It will be contested at negotiation tables by team owners and players, each fighting for their own vision for the future of the NHL.
The NHL's collective bargaining agreement with the NHL Players' Association expires Sept 15, 2004. If pundits and experts are to believed, sustained labour peace and prosperity for all will not be achieved without a war.
A work stoppage -- either a strike or lockout -- isn't a possibility; it seems almost a certainty. Consider this:
It's exactly the situation many, the owners included, felt the existing CBA would prevent.
Signed in 1995 after a four-month lockout, the deal, with its rookie salary cap and restrictions on free agency, was hailed as a victory for the owners.
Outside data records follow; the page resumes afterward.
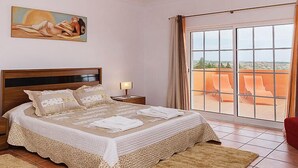 A bedroom with a large bed, a nightstand, a painting, and a view through a sliding glass door.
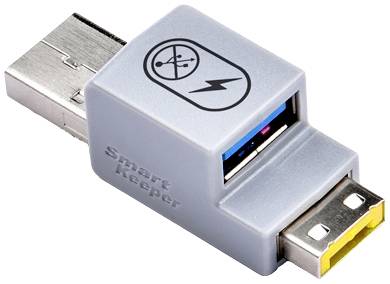 Ein USB-Schutzadapter mit einem Symbol für Stromsperre auf der Oberseite. Er verhindert unbefugten Zugriff auf USB-Anschlüsse.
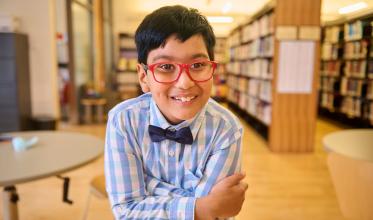 A child with big smile on face, wearing glasses with a library background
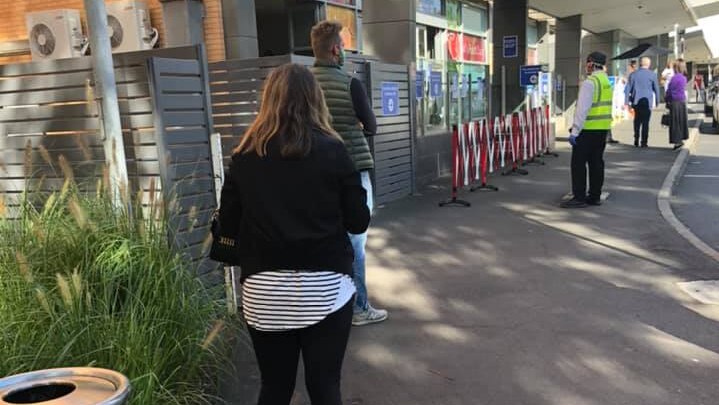 Several people stand in a queue some distance away from each other outside the Alfred Hospital.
Owners felt that limiting how much a player could earn in his first few years and preventing him from becoming an unrestricted free agent until after he was 31 years old would provide a sufficient drag on escalating salaries.
They were wrong.
Bettman says players' salaries have increased 240 per cent since 1995, while revenues have increased only 160 per cent. The average NHL salary in 1994-95 was $733,000 US. Coming into the 2002-03 season, it's just shy of $2 million per season.
Meanwhile, a recent report in the Wall Street Journal claimed that more than two-thirds of the NHL's 30 franchises reported losses last season.
The current CBA failed, Bettman believes, because it underestimated owners' willingness to do whatever it took to win, including paying players big salaries.
NHLPA executive director Bob Goodenow says that the market dictated salaries and that it isn't the players' responsibility to protect the owners from themselves.
"The players are paid what the owners believe they are worth, and every time an owner signs a contract with a player, it's like a vote on what that player's value is. From our perspective, it's pretty straight forward. There's no mystery at all," Goodenow said.
Bettman says this time around, instead of going after free agency, NHL owners want to establish an economic framework for the game that gives them "cost certainty."
"If you look at the leagues that seem to be performing well, franchise by franchise from an economic certainty, they all have some measure of cost certainty."
Exactly what Bettman means by cost certainty is unclear, but most assume it refers to a salary cap or some other method of tying player salaries to team revenues. The NHL is the only one of the four major sports that does not have any mandated form of salary control.
The players insist a hard cap will never be accepted. Owners say "cost certainty" is a must.
The battle lines have been drawn. What remains to be seen is whether the game gets caught in the crossfire.
"Everyone knows the game needs a new economic system," Bettman said. "I promise a new system can and will be attained."